Informal fallacies – arguments that are logically unsound for lack of well-grounded premises.
 Argument to moderation (false compromise, middle ground, fallacy of the mean, ) – assuming that a compromise between two positions is always correct.
 Continuum fallacy (fallacy of the beard, line-drawing fallacy, sorites fallacy, fallacy of the heap, bald man fallacy, decision-point fallacy) – improperly rejecting a claim for being imprecise.
 Correlative-based fallacies
 Suppressed correlative – a correlative is redefined so that one alternative is made impossible (e.g., "I'm not fat because I'm thinner than John.").
 Definist fallacy – defining a term used in an argument in a biased manner (e.g., using "loaded terms"). The person making the argument expects that the listener will accept the provided definition, making the argument difficult to refute.
 Divine fallacy (argument from incredulity) – arguing that, because something is so incredible or amazing, it must be the result of superior, divine, alien or paranormal agency.
 Double counting – counting events or occurrences more than once in probabilistic reasoning, which leads to the sum of the probabilities of all cases exceeding unity.
 Equivocation – using a term with more than one meaning in a statement without specifying which meaning is intended.
 Ambiguous middle term – using a middle term with multiple meanings.
 Definitional retreat – changing the meaning of a word when an objection is raised. Often paired with moving the goalposts (see below), as when an argument is challenged using a common definition of a term in the argument, and the arguer presents a different definition of the term and thereby demands different evidence to debunk the argument.
 Motte-and-bailey fallacy – conflating two positions with similar properties, one modest and easy to defend (the "motte") and one more controversial (the "bailey"). The arguer first states the controversial position, but when challenged, states that they are advancing the modest position.
 Fallacy of accent – changing the meaning of a statement by not specifying on which word emphasis falls.
 Persuasive definition – purporting to use the "true" or "commonly accepted" meaning of a term while, in reality, using an uncommon or altered definition.
 
 Ecological fallacy – inferring about the nature of an entity based solely upon aggregate statistics collected for the group to which that entity belongs.
 Etymological fallacy – assuming that the original or historical meaning of a word or phrase is necessarily similar to its actual present-day usage.

→ **COLLECTED DATA**:
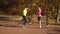 Athletic couple jumping on sports ground in autumn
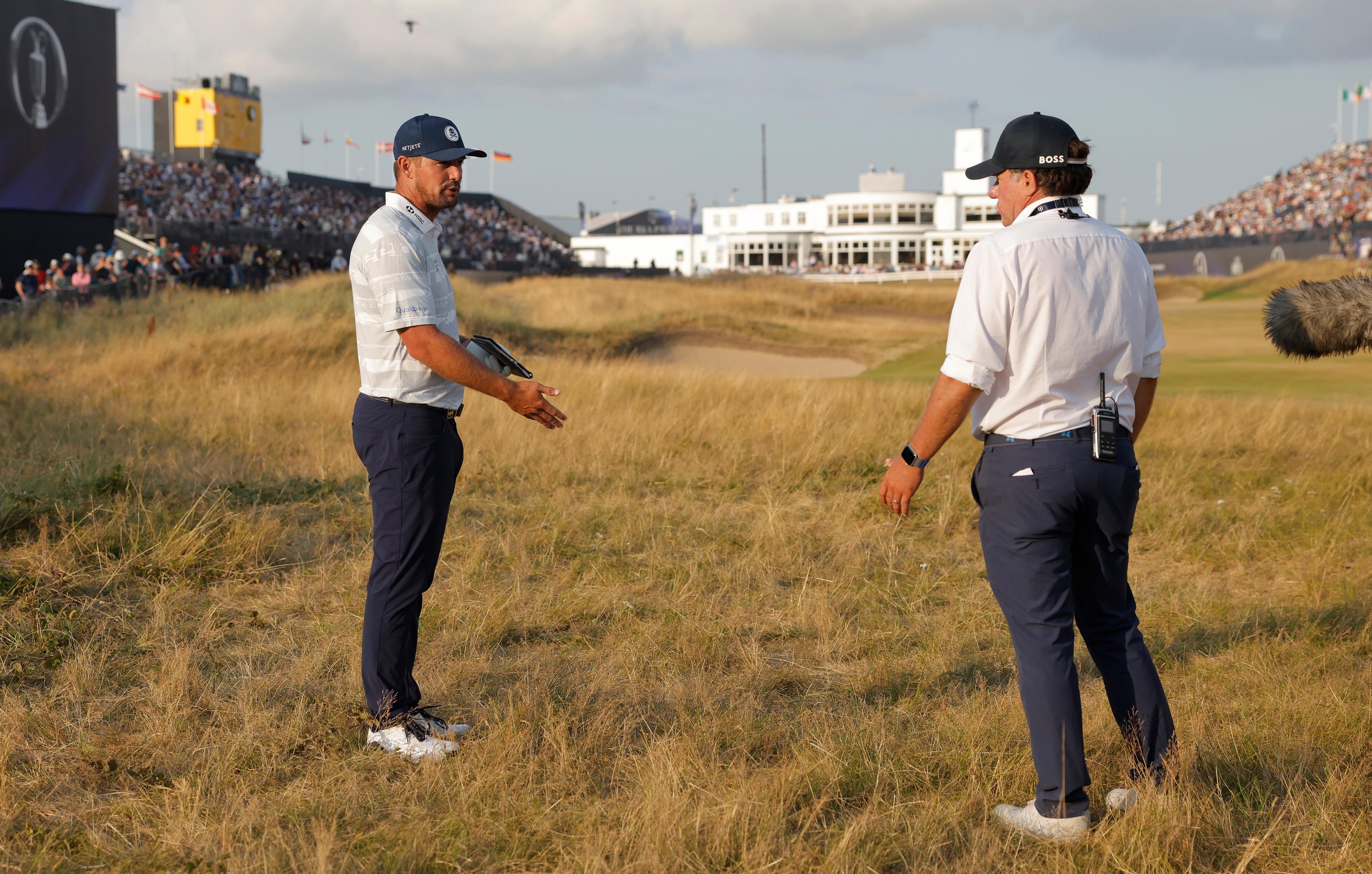 Bryson DeChambeau talks to an R&A rules official on the 18th hole of his third round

→ **ASSIGNMENT 1**:
According to the list of informal fallacies, what result does double counting produce in probabilistic reasoning?
→ **ASSIGNMENT 2**:
Condense the entry in the list of informal fallacies that begins "Motte-and-bailey fallacy" into a shorter version that keeps its main facts.
The data play no part in this exercise.

→ **ANSWER SPACE 1**:
The sum of the probabilities of all cases exceeds unity.

→ **ANSWER SPACE 2**:
Motte-and-bailey fallacy: blending a modest, easily defended position (the "motte") with a similar but more controversial one (the "bailey"). The arguer asserts the controversial position, then retreats to the modest one when challenged.